The expense of child care is a major contributing factor to the fact that “in 2016 alone, an estimated 2 million parents made career sacrifices due to problems with child care,” the Center for American Progress reported in 2019. Those decisions hit women’s careers: “In a 2018 survey conducted by the Center for American Progress, mothers were 40 percent more likely than fathers to report that they had personally felt the negative impact of child care issues on their careers.” 

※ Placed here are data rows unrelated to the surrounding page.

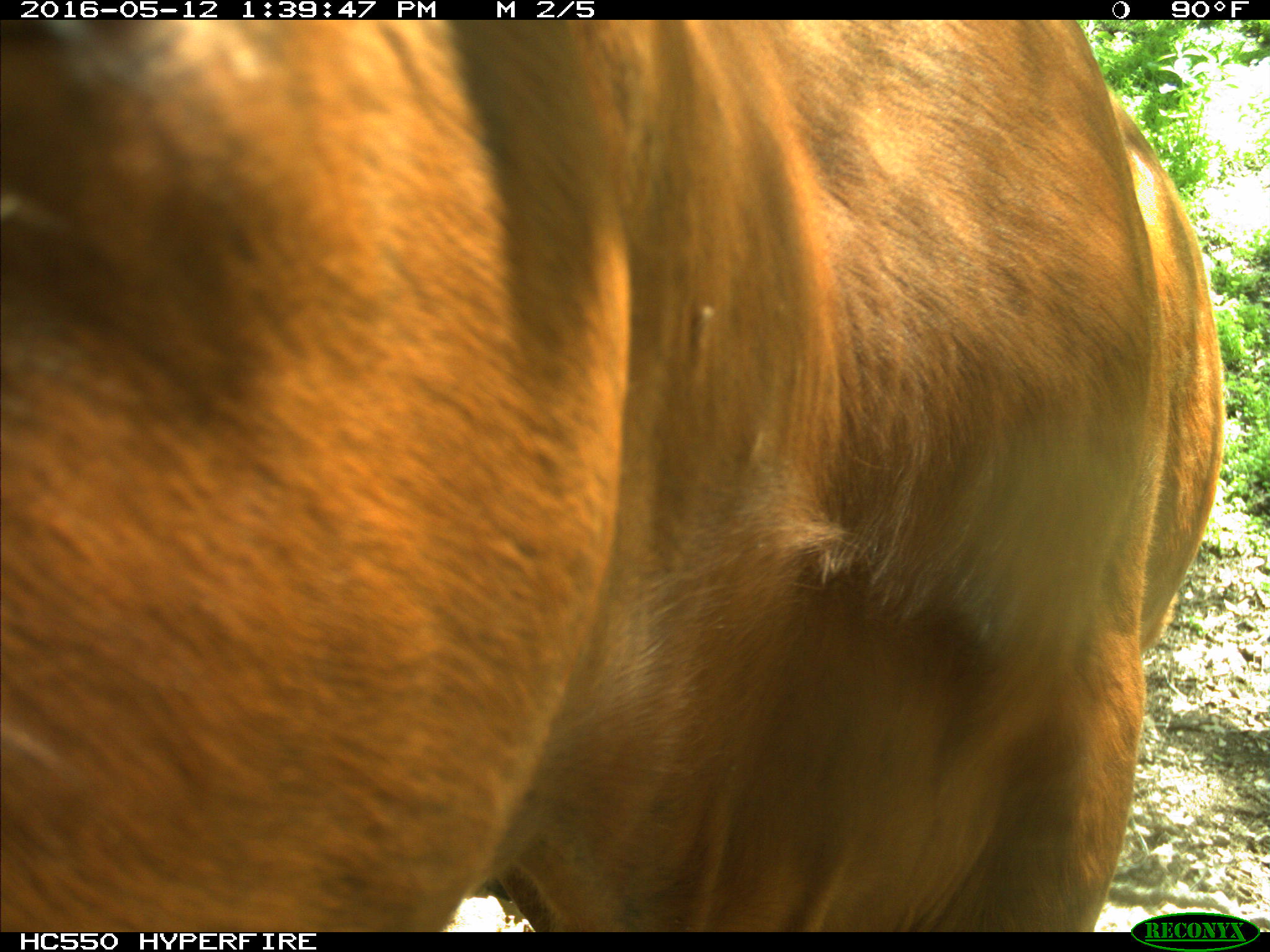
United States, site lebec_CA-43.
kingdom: Animalia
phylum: Chordata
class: Mammalia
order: Artiodactyla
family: Bovidae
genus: Bos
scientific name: Bos taurus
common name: domestic cow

The coronavirus pandemic has dramatically worsened this problem, with many child care centers closing or reducing enrollment to comply with public health guidelines, and many families feeling unsafe sending their kids to group care. As of March 1, 2.3 million women had left the paid workforce, with employment for Black and Latina women dropping disproportionately.

”This bill is critical to America’s economic recovery and growth by allowing at least 1.6 million parents to enter the workforce and creating at least 700,000 new jobs,” Center for American Progress executive vice president for policy Mara Rudman said in a statement.

In recent months, COVID-19 relief legislation has provided some help to the struggling child care industry. The Coronavirus Response and Relief Supplemental Appropriations Act of 2021 allocated $10 billion to child care, and $39 billion in American Rescue Plan funding is on its way to support child care. But much more is needed, and this bill, a version of which will likely be included as part of Biden’s American Rescue Plan, would move the U.S. closer to a sustainable child care situation.

Even the original version of the Child Care for Working Families Act wasn’t fully universal child care like many other wealthy nations have, and the level of funding that early reports suggest Biden would direct to child care would fall short of the Murray-Scott proposal. But Biden’s plan, as currently reported, would represent a historic level of investment in child care in the U.S. And it would come at a time when the need is blazingly clear. Republicans, of course, will oppose it, but under budget reconciliation rules in the Senate, a unified Democratic Party could make it happen.